As the GSOP represents the difference between the two different oxidation states of the same molecule, some contributions will cancel out. Here we elaborate on the effective contributions to the GSOP originating from solvation, geometry relaxation due to oxidation and due to solvation and thermal contribution. The energy contribution due to geometry relaxation related to the solvation in the TC method is added separately from electronic solvation effects, as shown in eqn (3).

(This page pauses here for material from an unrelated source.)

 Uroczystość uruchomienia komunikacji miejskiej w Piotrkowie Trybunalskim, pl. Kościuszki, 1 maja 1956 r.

We found that this energy difference for both, neutral or oxidized molecules is negligible, being on average 0.02 eV and independent from type or number of ligands (ESI, S5). Therefore, for this type of molecules solvated in dichloromethane the energy contribution coming from the change in geometry due to the solvation is negligible. In the TC method, this means that evaluation of these contributions can be omitted to reduce the total computational cost of the ΔGTCCOSMO strategy.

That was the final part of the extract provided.